### Actions to take
1) Copy the Return to Base article word for word, from "Singles from Return" to "verge of disbanding.".
2) Using the Return to Base article, answer yes or no to each statement and quote the words that decide it: (a) The band aimed to record twenty songs. (b) Barn Records pressed 35,000 copies of "Ginny, Ginny". (c) "Sign of the Times" entered the charts.

### Passage for review
Studio album by Slade
- Released: 1 October 1979
- Recorded: 1979
- Genre: Hard rock
- Length: 33:48
- Label: Barn
- Producer: Slade

Slade chronology
| Slade Alive, Vol. 2 (1978) | Return to Base (1979) | Slade Smashes! (1980) |

Singles from Return to Base
- "Ginny, Ginny" Released: 18 May 1979; "Sign of the Times (UK only)" Released: October 1979; "I'm a Rocker (Belgium only)" Released: 12 March 1980;

= Return to Base =

Return to Base is the eighth studio album by the British rock group Slade. It was released on 1 October 1979 by Barn Records, and did not enter any national album charts. At the time of the album's release, the band's success had waned and were receiving little fortune. Forced to play at small halls and clubs around the UK, the only income they were reliant on was Noddy Holder and Jim Lea's songwriting royalties. Their recent singles had sold poorly and they were no longer drawing in large audiences. Prior to their last-minute call up for the 1980 Reading Festival, they were on the verge of disbanding.

The band's previous album, Whatever Happened to Slade (1977), featured a "straight" hard rock sound, dropping the band's glam rock image, and despite critical acclaim, had brought the band little commercial fortune. Return to Base was conceived as a continuation of the band's sound, and an attempt to raise the band's fortune. The band aimed to record twenty songs, with the best eleven being put onto the album. In the 1979 July–August fan club magazine, drummer Don Powell confirmed that seventeen tracks had been recorded at the time. However, while the critical reaction to the album was generally positive, the album sold poorly, something partially blamed on Barn Records, who only pressed a total 3,500 copies of the album's lead single "Ginny, Ginny", virtually guaranteeing its failure to enter the charts. Even the single that followed, "Sign of the Times", failed to chart and most copies which were left were melted down.

### Data extracts

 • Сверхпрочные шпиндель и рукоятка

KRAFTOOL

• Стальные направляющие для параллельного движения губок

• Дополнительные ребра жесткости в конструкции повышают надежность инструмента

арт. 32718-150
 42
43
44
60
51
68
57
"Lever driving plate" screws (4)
---
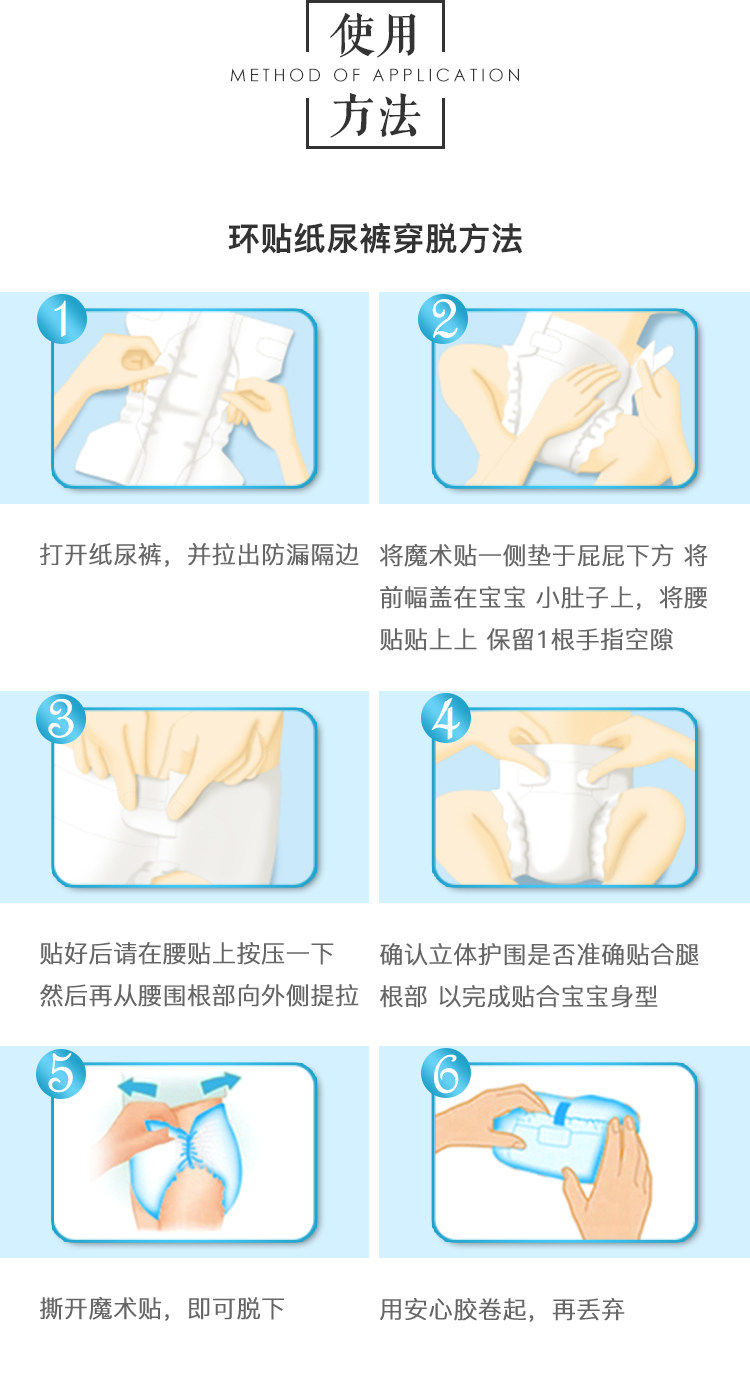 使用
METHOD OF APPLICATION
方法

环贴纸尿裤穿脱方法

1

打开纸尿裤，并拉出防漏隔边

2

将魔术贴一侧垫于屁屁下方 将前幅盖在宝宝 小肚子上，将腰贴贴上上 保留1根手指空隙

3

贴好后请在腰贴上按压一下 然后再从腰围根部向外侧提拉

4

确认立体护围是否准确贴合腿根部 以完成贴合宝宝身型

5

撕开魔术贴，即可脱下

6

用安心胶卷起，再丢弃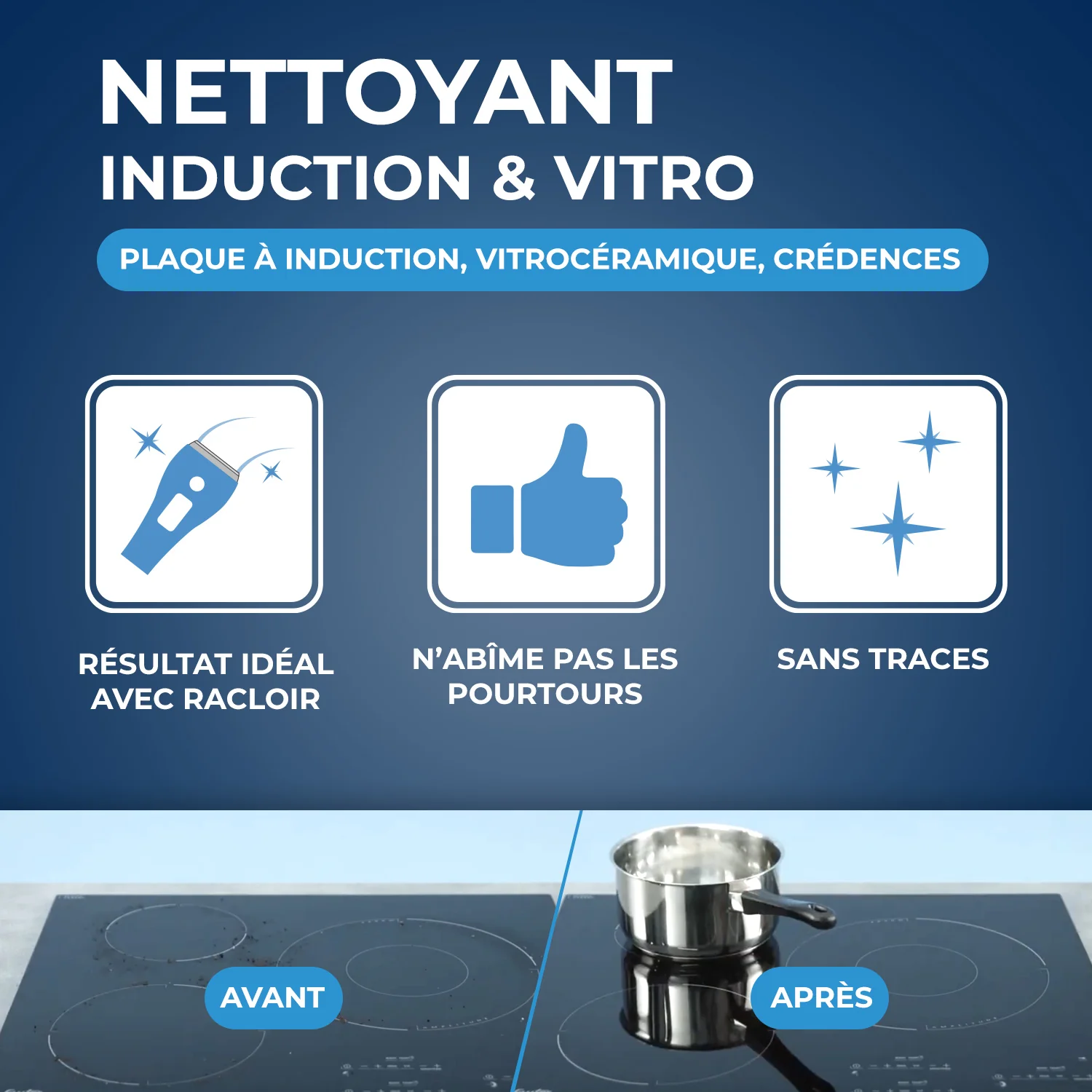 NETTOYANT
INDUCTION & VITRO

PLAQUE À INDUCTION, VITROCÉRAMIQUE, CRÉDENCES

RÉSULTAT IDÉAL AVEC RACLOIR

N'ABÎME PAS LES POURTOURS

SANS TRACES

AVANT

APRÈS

### Solved tasks
1)
Singles from Return to Base
- "Ginny, Ginny" Released: 18 May 1979; "Sign of the Times (UK only)" Released: October 1979; "I'm a Rocker (Belgium only)" Released: 12 March 1980;

= Return to Base =

Return to Base is the eighth studio album by the British rock group Slade. It was released on 1 October 1979 by Barn Records, and did not enter any national album charts. At the time of the album's release, the band's success had waned and were receiving little fortune. Forced to play at small halls and clubs around the UK, the only income they were reliant on was Noddy Holder and Jim Lea's songwriting royalties. Their recent singles had sold poorly and they were no longer drawing in large audiences. Prior to their last-minute call up for the 1980 Reading Festival, they were on the verge of disbanding.

2)
(a) Yes: "The band aimed to record twenty songs, with the best eleven being put onto the album."
(b) No: "who only pressed a total 3,500 copies of the album's lead single "Ginny, Ginny""
(c) No: "Even the single that followed, "Sign of the Times", failed to chart"